Canadian Constitution Foundation (CCF) executive director Joanna Baron and litigation director Christine Van Geyn have said that charities are experiencing a financial chill after the federal government instituted the Emergencies Act to deal with the Freedom Convoy snarling the streets of Ottawa.

The act’s implementation saw bank accounts of some convoy supporters frozen and that has led some to fear challenging governments on policies, the two said.

“(There is) a widespread fear that donating to causes that advocate for fundamental freedoms and civil liberties, and challenge government overreach, will result in the freezing of bank accounts and seizing of assets,” they wrote.

John Carpay, president of the Justice Centre for Constitutional Freedoms (JCCF), concurred that the federal government’s actions against Freedom Convoy supporters are disquieting.

“There were people who were imprisoned or had their bank accounts frozen. It does send a message to all Canadians that it might not be as safe for them to exercise their charter rights and freedoms. It is very sad,” said Carpay.

The JCCF and the CCF are just two of the organizations mounting legal challenges against the federal government for employing these never-used emergency powers to stifle voices opposed to the government.
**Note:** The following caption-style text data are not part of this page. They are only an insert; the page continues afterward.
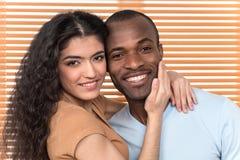Hübsche Paare, die Kamera umarmen und untersuchen Stockfoto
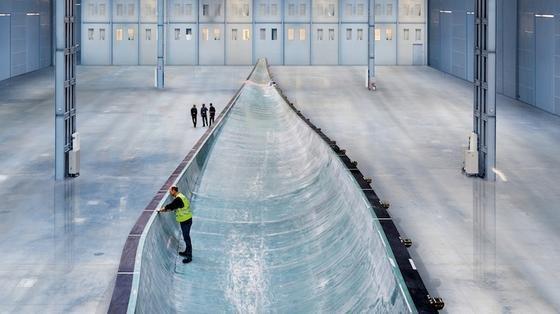 Produktion eines 55 Meter langen Rotorblatts in der Siemens-Fabrik im dänischen Aalborg: Jetzt baut Siemens ein neues Werk im englischen Hull, wo 75 Meter lange Rotorblätter hergestellt werden. Roboter sollen dort die riesigen Formen automatisch mit Glasfasermatten und Balsaholz auslegen.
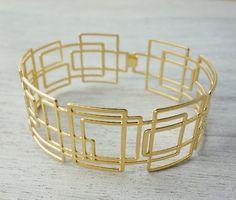 Larsen Thin Bracelet in Gold geometric signature door shlomitofir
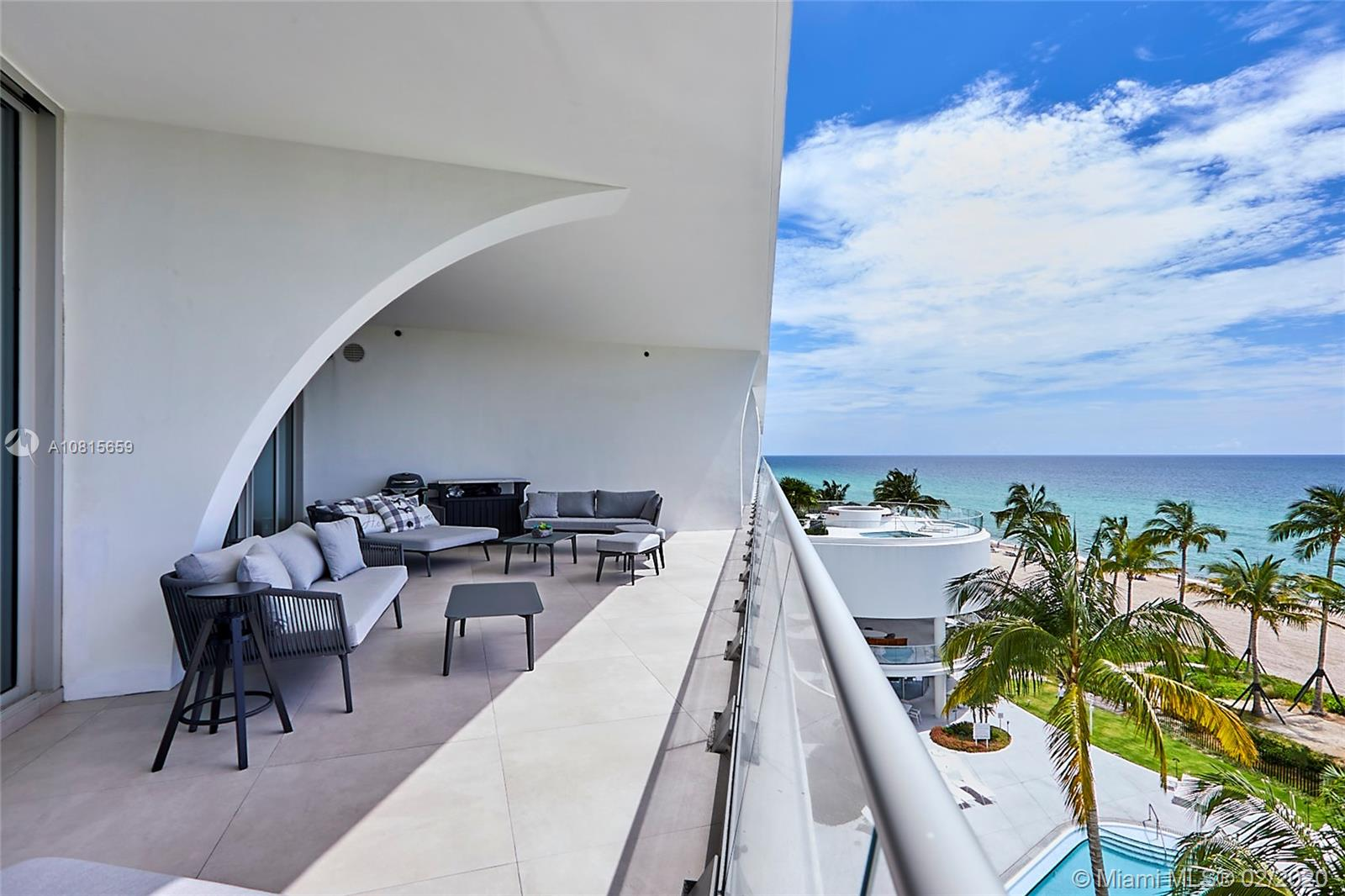 16901 Collins ave-502 sunny-isles-beach-fl-33160-a10815659-Pic02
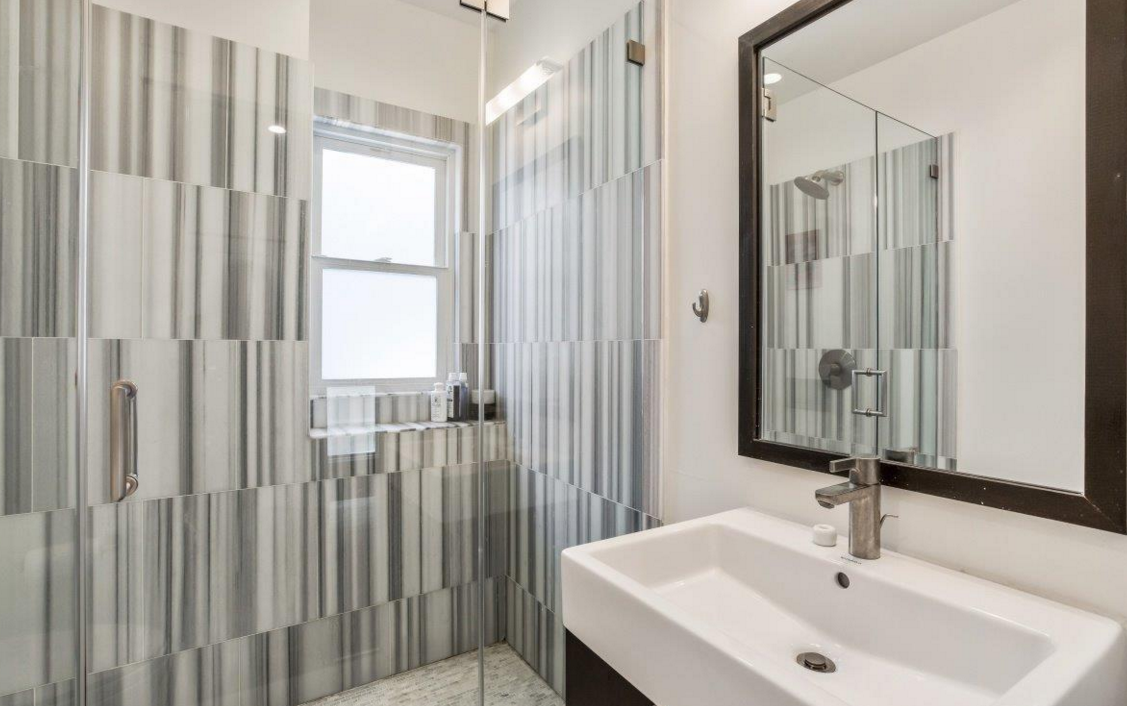 140 32nd Avenue - bathroom 2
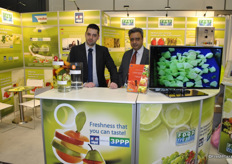 Benjaming and Sukhdev Sing from Food Freshly promoting eco-friendly shelf-life extenders and food safety solutions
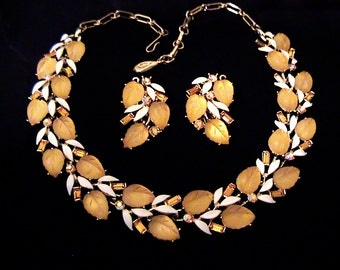 Vintage LISNER Glowing Amber Jelly Lucite Leaves Necklace Earrings Set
While individual Canadians may be experiencing the anxieties and fear alluded to by Baron, Van Geyn and Carpay, Canadian charities — and specifically pro-life groups — may have more to fear.

Nicole Scheidl, executive director for Canadian Physicians for Life (CPL), said the current federal government has a specific approach in handling entities with divergent ideas.
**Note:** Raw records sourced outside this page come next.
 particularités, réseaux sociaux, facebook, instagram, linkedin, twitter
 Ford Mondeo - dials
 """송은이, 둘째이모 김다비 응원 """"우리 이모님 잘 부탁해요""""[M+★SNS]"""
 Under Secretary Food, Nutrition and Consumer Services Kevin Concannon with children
“They consider groups they disagree with as unacceptable, misinformation or fake news,” said Scheidl. “And they do not feel compelled to bring the issue out into the public square. … They don’t even want to dialogue and engage in a real way. Theirs is just this kind of authoritarian, ‘I don’t like what you’re saying, so I’m going to squash you.’ ”

There is evidence to suggest Scheidl is correct. In early March, the Canadian Centre for Christian Charities (CCCC), the largest Christian charitable association in the country, penned a letter expressing concerns about a proposed legislative amendment to the Income Tax Act. Trudeau’s Dec. 16 mandate letters for Minister of Finance Chrystia Freeland and Minister for Women and Gender Equality and Youth Marci Ien directed them to “make anti-abortion organizations that provide dishonest counselling to pregnant women about their rights and options ineligible for charitable status.”

The seven signatories of the CCCC’s March 7 correspondence included Canadian Conference of Catholic Bishops president Bishop Raymond Poisson. The letter stated the CCCC found Trudeau’s letters “troubling because of their vague assertions and unproven assumptions of dishonesty toward a specific subset of charities.”

Poisson and his colleagues “believe it is vital for the government to clearly define the terms, scope and potential applications of this initiative, and to consider the long-term impact on the entire charitable sector before taking any type of punitive action against a targeted group of registered charities through legislative change.”

The financial seizure powers contained in the Emergencies Act and the proposed changes to the Income Tax Act are the latest salvos in a long-term financial showdown between the federal government and pro-life organizations. It was early in this government’s mandate that it targeted pro-life organizations through the Canada Summer Jobs program. To access the government funding for student summer jobs, organizations had to commit to a woman’s “right” to abortion, though no such right exists in Canadian law. It saw hundreds of charitable organizations that refused to agree to the government’s attestation barred from receiving funding.

Toronto Right to Life (TRTL) in 2018 refused to comply with and launched a court challenge against the government. In 2019, despite this controversial attestation being removed, it again was denied funding.

On Oct. 22, 2021, a federal judge ruled that it was “reasonable” for the federal government to expect CSJ funding recipients to support abortion rights. Blaise Alleyne, TRTL’s vice-president, told The Catholic Register an appeal was filed in late November.

Alleyne said the level of discrimination against pro-lifers is intensifying each year, but that has been met with a continued resolve to practise and defend Canada’s Charter of Rights and Freedoms.

“Our view is that we need to defend our own rights in order to continue being a voice for pre-born children. The discrimination we experience from our government is nothing compared to the violence of abortion,” he said. “We need to be focused and motivated to remain strong through whatever challenges we face.” 

“The more positive things you are doing to create a positive impact on someone’s life in a positive way kind of defangs the arguments the government can use against you,” said Scheidl. “You’re less open to criticism if you are doing your job really well.”